• [MATERIAL SHOWN]:
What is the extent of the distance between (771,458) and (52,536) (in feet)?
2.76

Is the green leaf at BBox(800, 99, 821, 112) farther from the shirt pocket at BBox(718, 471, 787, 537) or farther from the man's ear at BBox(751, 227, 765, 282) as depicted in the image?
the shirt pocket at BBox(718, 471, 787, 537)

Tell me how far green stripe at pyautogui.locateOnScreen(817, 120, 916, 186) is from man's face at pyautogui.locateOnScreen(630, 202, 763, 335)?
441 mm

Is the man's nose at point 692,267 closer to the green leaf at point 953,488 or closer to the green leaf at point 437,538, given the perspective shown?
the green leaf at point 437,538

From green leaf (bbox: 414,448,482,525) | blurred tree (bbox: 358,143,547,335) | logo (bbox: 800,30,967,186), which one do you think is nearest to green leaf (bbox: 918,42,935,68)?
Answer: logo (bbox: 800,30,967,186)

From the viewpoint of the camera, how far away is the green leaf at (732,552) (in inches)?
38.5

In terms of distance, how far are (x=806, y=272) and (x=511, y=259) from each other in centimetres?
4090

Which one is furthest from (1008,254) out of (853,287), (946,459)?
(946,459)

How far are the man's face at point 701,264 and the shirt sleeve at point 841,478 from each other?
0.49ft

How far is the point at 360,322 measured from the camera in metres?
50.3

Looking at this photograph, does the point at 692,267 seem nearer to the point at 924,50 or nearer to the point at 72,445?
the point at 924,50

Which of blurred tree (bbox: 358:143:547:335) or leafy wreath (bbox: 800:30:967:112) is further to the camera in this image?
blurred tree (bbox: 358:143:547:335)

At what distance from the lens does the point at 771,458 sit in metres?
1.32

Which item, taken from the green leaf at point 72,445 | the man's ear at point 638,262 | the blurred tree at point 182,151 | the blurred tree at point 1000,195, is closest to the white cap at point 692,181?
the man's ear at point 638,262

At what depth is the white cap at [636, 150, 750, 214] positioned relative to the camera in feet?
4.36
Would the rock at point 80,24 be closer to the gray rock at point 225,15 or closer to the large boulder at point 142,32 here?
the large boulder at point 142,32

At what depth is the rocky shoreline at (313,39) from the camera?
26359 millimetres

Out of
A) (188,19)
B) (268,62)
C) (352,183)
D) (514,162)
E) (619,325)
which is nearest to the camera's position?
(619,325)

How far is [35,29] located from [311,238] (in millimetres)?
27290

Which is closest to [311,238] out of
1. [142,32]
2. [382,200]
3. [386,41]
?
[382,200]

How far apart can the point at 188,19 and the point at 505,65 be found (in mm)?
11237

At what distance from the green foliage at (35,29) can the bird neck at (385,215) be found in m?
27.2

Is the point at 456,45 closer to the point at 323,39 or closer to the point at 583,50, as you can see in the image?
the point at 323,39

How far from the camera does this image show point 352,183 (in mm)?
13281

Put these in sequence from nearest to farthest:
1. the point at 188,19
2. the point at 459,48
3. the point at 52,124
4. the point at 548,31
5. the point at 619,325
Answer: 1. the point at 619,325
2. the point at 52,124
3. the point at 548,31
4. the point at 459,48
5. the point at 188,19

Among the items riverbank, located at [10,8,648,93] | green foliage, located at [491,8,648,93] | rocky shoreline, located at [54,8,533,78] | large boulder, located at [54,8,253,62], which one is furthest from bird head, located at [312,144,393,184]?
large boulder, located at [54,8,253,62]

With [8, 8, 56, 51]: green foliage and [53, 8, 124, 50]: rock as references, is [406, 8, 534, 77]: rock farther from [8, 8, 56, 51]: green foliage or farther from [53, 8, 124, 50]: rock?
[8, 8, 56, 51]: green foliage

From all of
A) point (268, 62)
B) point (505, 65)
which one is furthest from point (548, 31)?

• [TASK INSTRUCTIONS]: Copy the lines of the records word for word, starting at the line that contains "Which is closest to [311,238] out of" and continuing through the end of the records.

• [ANSWER IN FULL]:
Which is closest to [311,238] out of
1. [142,32]
2. [382,200]
3. [386,41]
?
[382,200]

How far apart can the point at 188,19 and the point at 505,65 be found (in mm)?
11237

At what distance from the green foliage at (35,29) can the bird neck at (385,215) be found in m?
27.2

Is the point at 456,45 closer to the point at 323,39 or closer to the point at 583,50, as you can see in the image?
the point at 323,39

How far from the camera does this image show point 352,183 (in mm)?
13281

Put these in sequence from nearest to farthest:
1. the point at 188,19
2. the point at 459,48
3. the point at 52,124
4. the point at 548,31
5. the point at 619,325
Answer: 1. the point at 619,325
2. the point at 52,124
3. the point at 548,31
4. the point at 459,48
5. the point at 188,19

Among the items riverbank, located at [10,8,648,93] | green foliage, located at [491,8,648,93] | rocky shoreline, located at [54,8,533,78] | large boulder, located at [54,8,253,62], which one is furthest from bird head, located at [312,144,393,184]?
large boulder, located at [54,8,253,62]

With [8, 8, 56, 51]: green foliage and [53, 8, 124, 50]: rock as references, is [406, 8, 534, 77]: rock farther from [8, 8, 56, 51]: green foliage or farther from [53, 8, 124, 50]: rock?
[8, 8, 56, 51]: green foliage

From all of
A) point (268, 62)
B) point (505, 65)
which one is furthest from point (548, 31)?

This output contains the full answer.